Goal - Count the lines in the material below that contain the string "bottom", with case counting, and give only the number.

Information given -
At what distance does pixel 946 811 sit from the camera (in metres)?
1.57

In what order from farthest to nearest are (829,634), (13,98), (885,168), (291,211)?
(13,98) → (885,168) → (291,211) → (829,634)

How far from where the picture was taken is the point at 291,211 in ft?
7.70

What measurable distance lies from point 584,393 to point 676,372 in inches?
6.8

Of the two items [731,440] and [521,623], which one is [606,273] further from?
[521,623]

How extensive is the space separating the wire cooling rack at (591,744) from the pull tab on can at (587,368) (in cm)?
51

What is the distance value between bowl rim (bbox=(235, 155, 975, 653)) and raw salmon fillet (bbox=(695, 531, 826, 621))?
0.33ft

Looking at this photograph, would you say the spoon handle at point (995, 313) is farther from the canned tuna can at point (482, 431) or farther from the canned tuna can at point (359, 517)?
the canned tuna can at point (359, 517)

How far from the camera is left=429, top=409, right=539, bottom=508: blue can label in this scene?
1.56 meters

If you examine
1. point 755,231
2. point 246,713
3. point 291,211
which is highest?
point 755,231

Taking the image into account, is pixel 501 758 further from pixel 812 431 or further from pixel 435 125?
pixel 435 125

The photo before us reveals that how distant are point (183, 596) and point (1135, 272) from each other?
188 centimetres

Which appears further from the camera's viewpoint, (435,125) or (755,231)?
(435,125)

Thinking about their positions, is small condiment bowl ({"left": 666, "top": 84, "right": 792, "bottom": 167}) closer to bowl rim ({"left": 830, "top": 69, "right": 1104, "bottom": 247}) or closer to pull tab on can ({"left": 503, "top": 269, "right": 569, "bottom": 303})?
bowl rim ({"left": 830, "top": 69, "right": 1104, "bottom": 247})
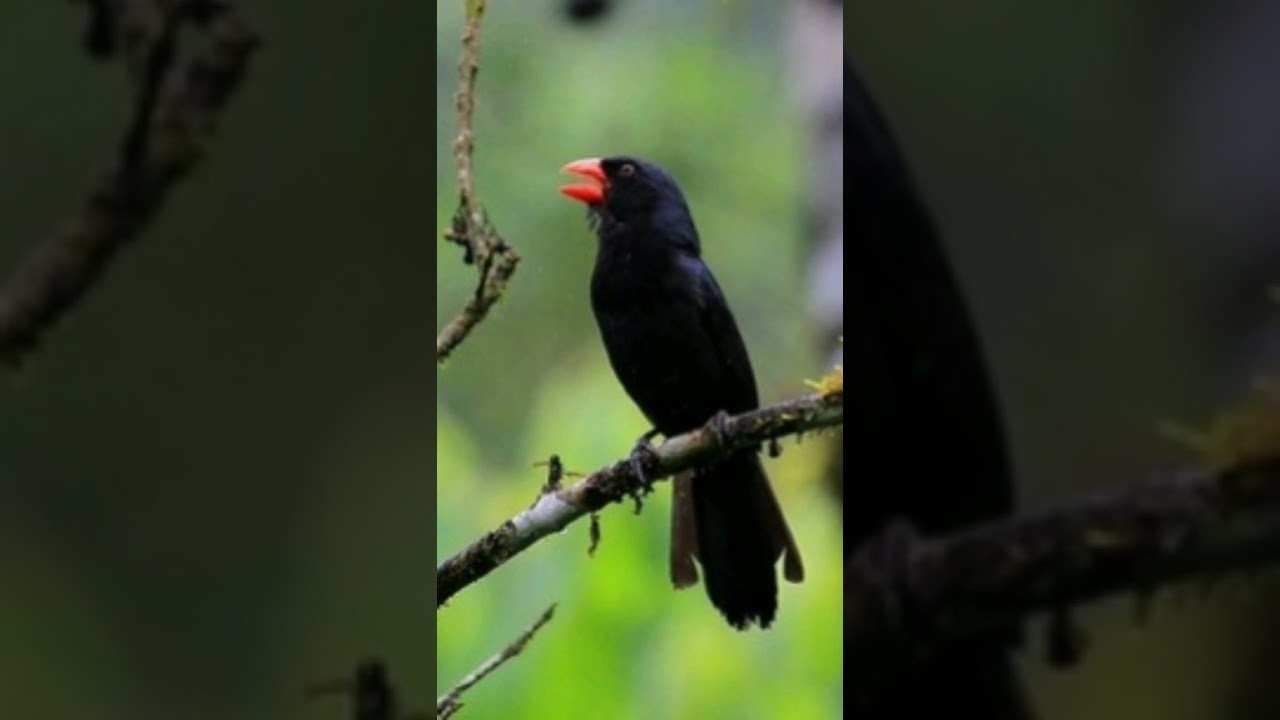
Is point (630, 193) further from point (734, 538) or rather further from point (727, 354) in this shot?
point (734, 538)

--

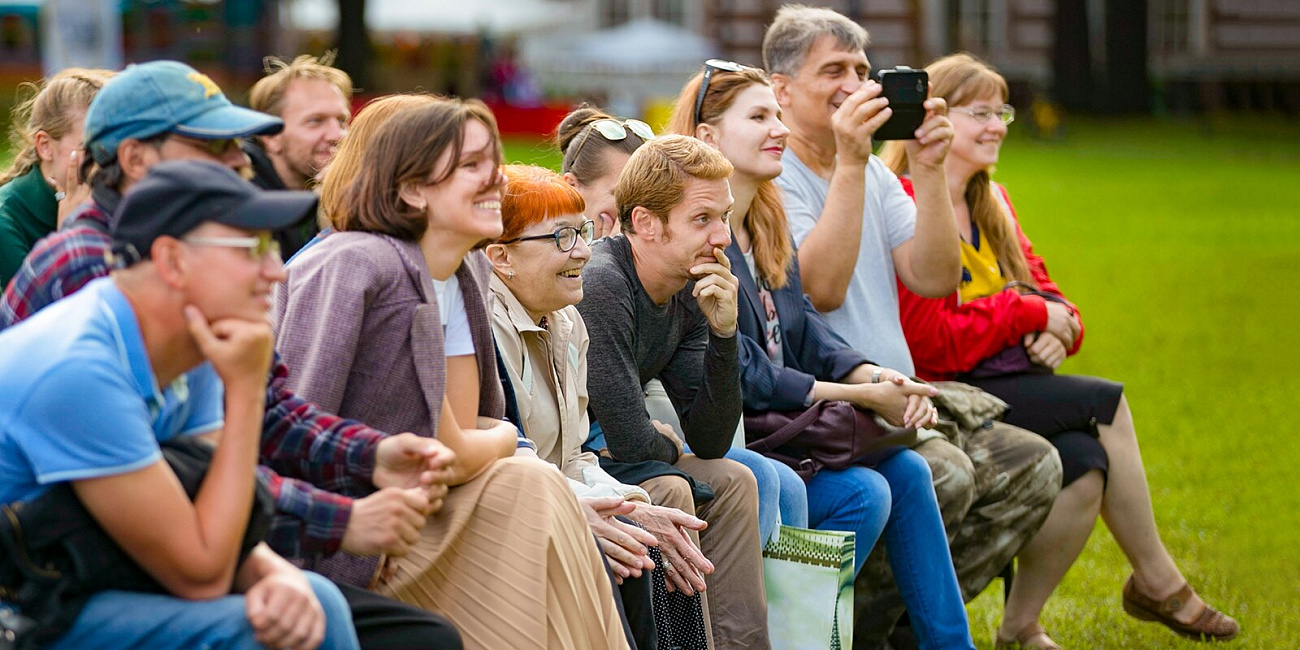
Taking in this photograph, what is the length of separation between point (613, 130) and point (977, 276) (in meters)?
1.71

The solution - 3